— begin —
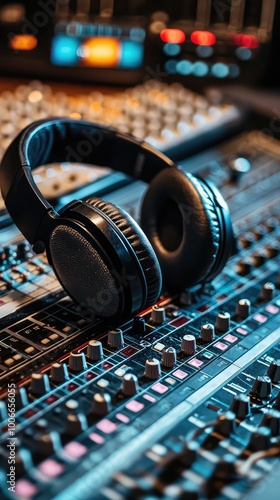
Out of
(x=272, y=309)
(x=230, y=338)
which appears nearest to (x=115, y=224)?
(x=230, y=338)

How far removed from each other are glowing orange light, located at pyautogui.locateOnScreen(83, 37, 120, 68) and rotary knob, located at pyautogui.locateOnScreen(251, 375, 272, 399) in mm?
1439

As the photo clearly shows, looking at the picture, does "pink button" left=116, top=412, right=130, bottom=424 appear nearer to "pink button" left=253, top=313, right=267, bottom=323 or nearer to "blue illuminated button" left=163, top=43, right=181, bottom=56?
"pink button" left=253, top=313, right=267, bottom=323

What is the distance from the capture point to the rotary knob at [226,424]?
892mm

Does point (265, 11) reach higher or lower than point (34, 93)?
higher

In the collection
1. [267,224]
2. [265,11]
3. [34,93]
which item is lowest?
[267,224]

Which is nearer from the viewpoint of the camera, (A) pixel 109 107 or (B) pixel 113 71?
(A) pixel 109 107

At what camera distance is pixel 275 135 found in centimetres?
205

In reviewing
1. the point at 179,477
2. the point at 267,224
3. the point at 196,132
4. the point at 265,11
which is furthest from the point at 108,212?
the point at 265,11

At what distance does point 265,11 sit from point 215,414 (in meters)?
1.56

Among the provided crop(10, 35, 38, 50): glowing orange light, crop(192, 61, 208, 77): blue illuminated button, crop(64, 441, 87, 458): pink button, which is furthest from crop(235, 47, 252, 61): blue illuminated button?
crop(64, 441, 87, 458): pink button

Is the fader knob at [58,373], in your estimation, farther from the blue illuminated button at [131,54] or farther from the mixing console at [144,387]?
the blue illuminated button at [131,54]

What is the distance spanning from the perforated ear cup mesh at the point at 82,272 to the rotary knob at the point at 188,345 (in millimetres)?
122

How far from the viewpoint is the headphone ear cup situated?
3.83ft

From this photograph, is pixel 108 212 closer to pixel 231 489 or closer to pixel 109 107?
pixel 231 489
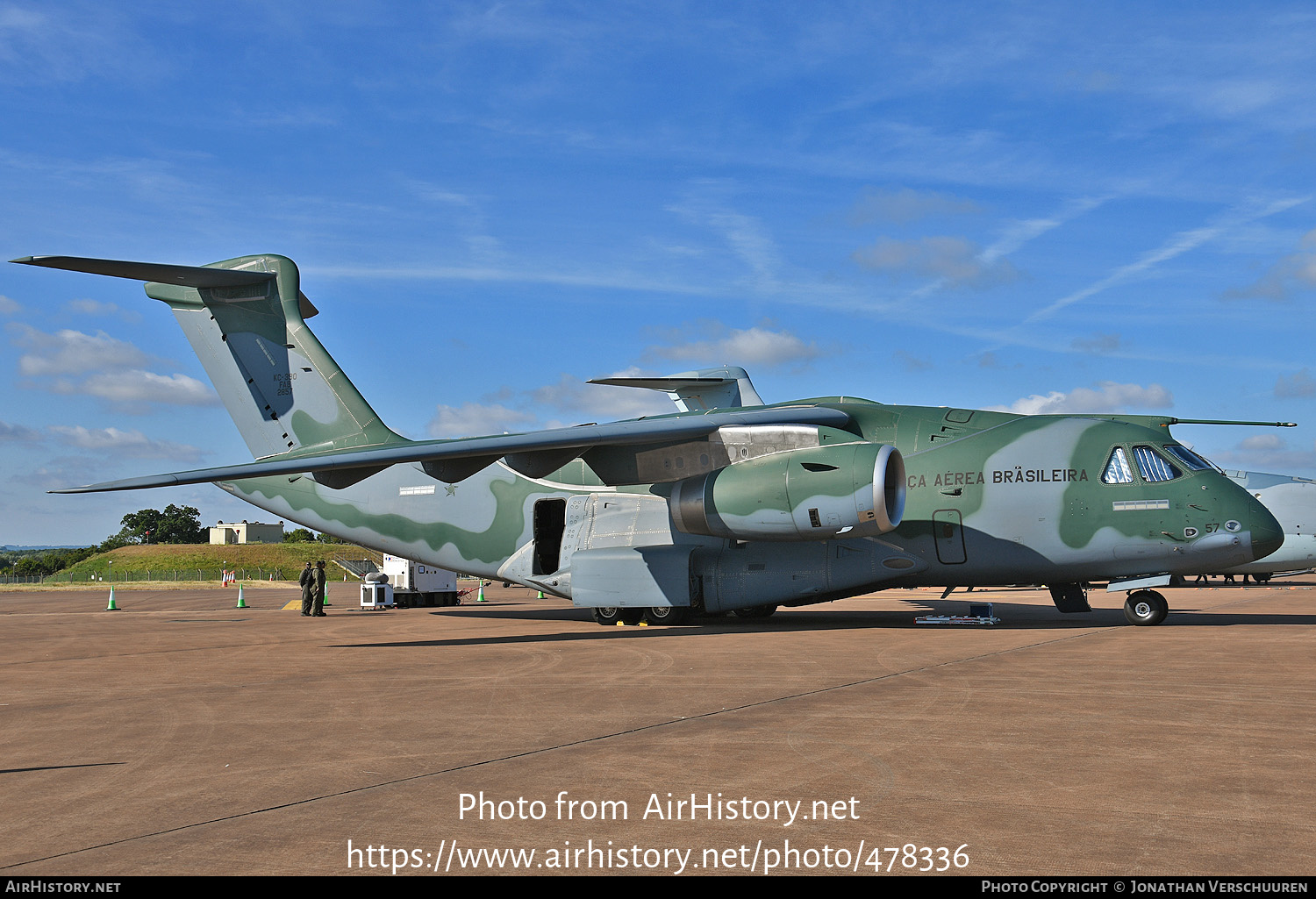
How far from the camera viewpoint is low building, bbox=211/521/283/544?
112062 millimetres

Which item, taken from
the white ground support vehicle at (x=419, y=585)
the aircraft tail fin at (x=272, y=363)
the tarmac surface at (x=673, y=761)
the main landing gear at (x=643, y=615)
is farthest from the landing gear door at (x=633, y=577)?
the white ground support vehicle at (x=419, y=585)

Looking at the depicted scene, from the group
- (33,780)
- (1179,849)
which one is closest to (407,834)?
(33,780)

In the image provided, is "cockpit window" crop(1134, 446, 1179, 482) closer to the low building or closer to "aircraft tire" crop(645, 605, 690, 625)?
"aircraft tire" crop(645, 605, 690, 625)

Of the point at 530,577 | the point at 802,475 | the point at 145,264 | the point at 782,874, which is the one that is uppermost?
the point at 145,264

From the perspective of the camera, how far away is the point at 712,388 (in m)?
26.9

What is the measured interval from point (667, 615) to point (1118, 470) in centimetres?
785

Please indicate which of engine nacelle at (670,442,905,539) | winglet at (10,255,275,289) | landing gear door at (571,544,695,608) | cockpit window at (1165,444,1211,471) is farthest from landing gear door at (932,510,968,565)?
winglet at (10,255,275,289)

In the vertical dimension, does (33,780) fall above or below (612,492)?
— end —
> **DO THIS**
Rewrite the stretch of records from the line containing "At what distance" through the line containing "112062 millimetres", replacing "rotary knob" with "control knob" and changing nothing else. Return only those lines, without the pictures.

> **TASK SOLUTION**
At what distance does point 265,11 sit from point 215,414 (in meters)?
1.56

Among the provided crop(10, 35, 38, 50): glowing orange light, crop(192, 61, 208, 77): blue illuminated button, crop(64, 441, 87, 458): pink button, which is furthest from crop(235, 47, 252, 61): blue illuminated button?
crop(64, 441, 87, 458): pink button

Is the fader knob at [58,373], in your estimation, farther from the blue illuminated button at [131,54] or farther from the mixing console at [144,387]?
the blue illuminated button at [131,54]

What is the distance spanning from the perforated ear cup mesh at the point at 82,272 to the control knob at the point at 188,345 (in millimetres)?
122

How far from the viewpoint is the headphone ear cup situated?
3.83ft

From this photograph, is pixel 108 212 closer to pixel 231 489 or closer to pixel 109 107?
pixel 231 489
How far from the camera viewpoint is low building, bbox=211/521/283/544?
112062 millimetres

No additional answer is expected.